The deputy governor of the Reserve Bank of India recently made a case in favor of CBDCs or Central Bank Digital Currencies. He also drew parallels between the development of Unified Payments Interfaces or UPIs development with blockchain networks. It is worth noting that UPI is a digital payment network introduced by NPCI that interconnects several banking networks within and outside of India.
Rabi Sankar, the Deputy Governor of RBI, was recently participating in discussion with the International Monetary Fund, IMF. His stance on the matter suggested opposition to the development of cryptocurrency markets in the region. It is worth noting that the Indian government has already imposed heavy taxes on crypto investors, up to 50%, which has resulted in major crypto organizations opting to leave the country.
Talking about the success of the UPI network, Rabi Sankar claimed that the localized and fiat-supporting peer-to-peer digital transactions platform UPI could replace the need for private cryptocurrencies in the marketplace. He also claimed that the UPI adoption and transaction growth in the country recorded at 160% in the last five years.

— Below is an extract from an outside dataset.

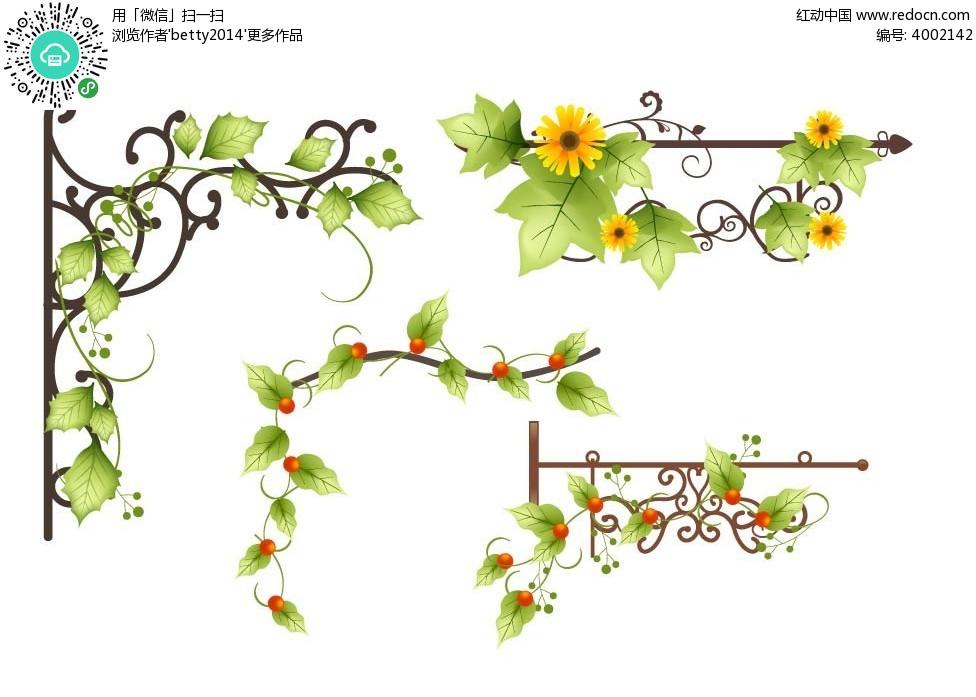 花朵和藤蔓矢量边框AI素材免费下载 编号4002142 红动网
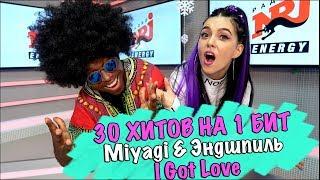 Мэшап от Саймона и Нилы /MIYAGI & ЭНДШПИЛЬ - I GOT LOVE / 30 ПЕСЕН НА 1 БИТ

He further explained that, unlike blockchain and private cryptocurrencies, the UPI network is much easier to understand and use. He commented that blockchain technology use cases are still in the development phase despite being introduced six years before the UPI network.
On the other hand, Sankar admitted that a large part of the Indian population does not have access to the UPI network due to the lack of internet and Smartphone access.
Offline Digital Wallet for CBDC
After China banned cryptocurrencies under its jurisdiction last year, the government of India is following its example. In addition to imposing a passive ban on the cryptocurrency industry, the Indian authorities are also working on introducing a new offline digital payments wallet. According to the latest statements of Sankar, the offline wallets will work towards making the UPIs and CBDC facilities available on a larger scale.
Furthermore, Sankar claimed that the Indian banking sector and financial regulators are going to preserve its monopoly on being the central liquidity provider for the masses. He exclaimed that technology is nothing more than a tool, and it cannot be used to issue currencies.
He also derided stablecoins and said that they should not be accepted by consumers as a 1:1 ratio for the local legal tender. In addition, Sankar claimed that stablecoins undermine the value of the Indian rupee.